» **EXCERPTED TEXT**:
Vintage Merry Christmas card

When I was a little shaver, my mother told my siblings and me the heartwarming story of a mother with many children who had killed herself on Christmas Eve. She put her brood to bed with visions of sugar plums dancing in their heads then turned on the gas oven and laid down under the Christmas tree among the presents. That’s the way her children found her on Christmas morn. As a child, I wondered how she could bear to kill herself before opening her presents. But, with every passing Yuletide, I understood more and more why that mother had checked out in such ghoulishly festive style. 

Christmas is a burden. A time of testing. A time of taking stock. And, woe betide anyone who comes up short. The pressure to be happy is overwhelming. Everywhere there are the iconic images of Santa, sleigh bells and snow; everywhere the glowing fireplaces, twinkling trees; everywhere the perfectly wrapped presents and perfectly formed snowmen.

Vintage Christmas Card with holly border
Christmas in South Brooklyn looked just like this. Honest.

And, the U.S. Post Office is one of the major purveyors of this Christmas myth via its nostalgic stamps and “mail early” missives. So, imagine my chagrin when December of 1970 found me working at the “Christmas coal-face” aka Grand Central Station Post Office – one of the largest Christmas card sorting offices in the world. 

Vintage toy mailbox "Letters for Santa"

» **REQUIRED ACTION**: Update the passage of the Christmas essay that begins at the words "Christmas is a" and stops after "perfectly formed snowmen.", swapping "burden" for "chore". This data comes from a different source than the Christmas essay.

» **AVAILABLE DATA**:

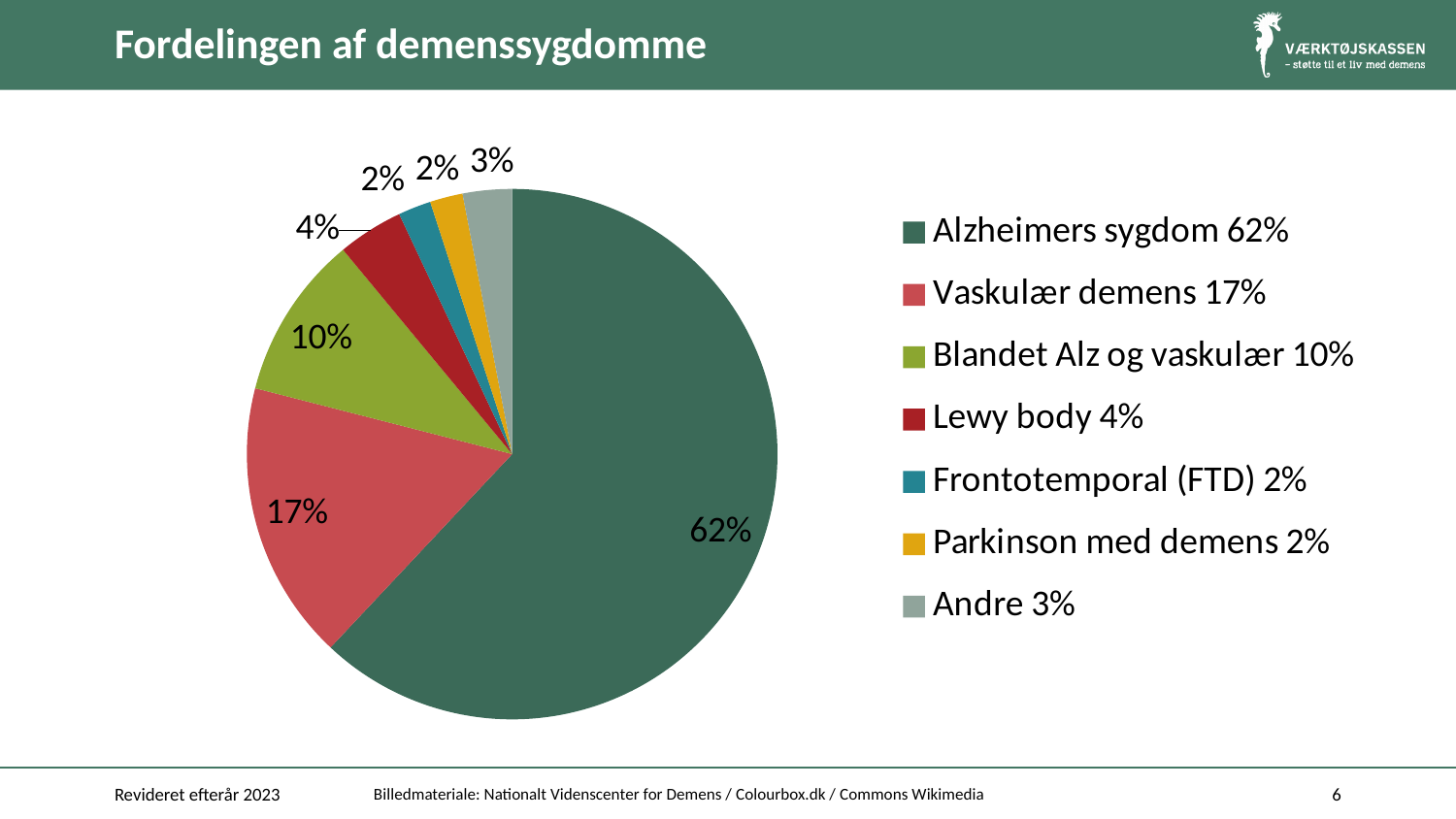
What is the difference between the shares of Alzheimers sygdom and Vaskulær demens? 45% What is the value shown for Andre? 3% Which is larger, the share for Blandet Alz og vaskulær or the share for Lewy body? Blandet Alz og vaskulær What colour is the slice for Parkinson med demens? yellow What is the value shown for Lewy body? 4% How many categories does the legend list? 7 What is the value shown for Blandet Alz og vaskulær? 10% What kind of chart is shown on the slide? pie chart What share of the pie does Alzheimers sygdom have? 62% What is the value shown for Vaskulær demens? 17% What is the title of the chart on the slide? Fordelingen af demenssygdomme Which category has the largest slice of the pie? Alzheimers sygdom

» **RESPONSE TO THIS EXERCISE**:
Christmas is a chore. A time of testing. A time of taking stock. And, woe betide anyone who comes up short. The pressure to be happy is overwhelming. Everywhere there are the iconic images of Santa, sleigh bells and snow; everywhere the glowing fireplaces, twinkling trees; everywhere the perfectly wrapped presents and perfectly formed snowmen.